■ **ASSIGNED TASK**: All that is wanted is an exact copy of the lines below, starting at the one that contains "if (typeof log" and running to the end.

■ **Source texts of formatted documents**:
>>

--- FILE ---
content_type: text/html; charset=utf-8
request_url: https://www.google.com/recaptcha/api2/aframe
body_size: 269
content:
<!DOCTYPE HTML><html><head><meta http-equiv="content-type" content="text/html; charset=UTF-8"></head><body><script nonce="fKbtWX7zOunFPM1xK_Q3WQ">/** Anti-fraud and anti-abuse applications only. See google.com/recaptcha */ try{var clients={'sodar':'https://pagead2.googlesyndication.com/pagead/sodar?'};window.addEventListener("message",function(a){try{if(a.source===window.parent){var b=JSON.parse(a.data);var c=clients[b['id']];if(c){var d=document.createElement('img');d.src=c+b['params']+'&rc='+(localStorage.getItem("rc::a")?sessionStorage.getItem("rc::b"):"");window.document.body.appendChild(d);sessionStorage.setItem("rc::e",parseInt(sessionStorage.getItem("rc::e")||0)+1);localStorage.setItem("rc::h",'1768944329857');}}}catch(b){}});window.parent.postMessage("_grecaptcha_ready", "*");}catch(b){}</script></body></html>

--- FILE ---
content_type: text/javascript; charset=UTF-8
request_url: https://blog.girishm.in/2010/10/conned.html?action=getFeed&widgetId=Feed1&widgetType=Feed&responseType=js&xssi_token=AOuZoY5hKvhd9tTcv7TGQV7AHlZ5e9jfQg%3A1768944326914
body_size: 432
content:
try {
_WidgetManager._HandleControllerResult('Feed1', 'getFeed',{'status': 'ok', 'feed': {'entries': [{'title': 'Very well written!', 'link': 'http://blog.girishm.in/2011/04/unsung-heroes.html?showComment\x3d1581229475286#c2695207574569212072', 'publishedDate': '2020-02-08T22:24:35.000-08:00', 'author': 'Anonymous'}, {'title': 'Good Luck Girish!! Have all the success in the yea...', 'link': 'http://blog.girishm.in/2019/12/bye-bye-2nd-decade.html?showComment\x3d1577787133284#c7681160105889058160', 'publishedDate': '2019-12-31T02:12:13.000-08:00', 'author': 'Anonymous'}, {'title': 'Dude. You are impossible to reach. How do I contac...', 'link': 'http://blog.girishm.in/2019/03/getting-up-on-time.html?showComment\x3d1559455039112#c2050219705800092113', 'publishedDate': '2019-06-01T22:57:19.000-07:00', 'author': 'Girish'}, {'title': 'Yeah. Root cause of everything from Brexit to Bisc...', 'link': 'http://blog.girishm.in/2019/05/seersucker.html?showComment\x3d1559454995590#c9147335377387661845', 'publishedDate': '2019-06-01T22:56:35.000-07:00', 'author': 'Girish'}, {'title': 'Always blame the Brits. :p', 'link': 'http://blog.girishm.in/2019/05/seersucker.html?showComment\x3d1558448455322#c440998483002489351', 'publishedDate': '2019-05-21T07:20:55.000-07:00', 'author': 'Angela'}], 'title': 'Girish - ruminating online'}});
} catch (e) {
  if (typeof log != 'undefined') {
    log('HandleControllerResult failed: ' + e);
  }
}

<<

■ **WRITTEN SOLUTION**:
  if (typeof log != 'undefined') {
    log('HandleControllerResult failed: ' + e);
  }
}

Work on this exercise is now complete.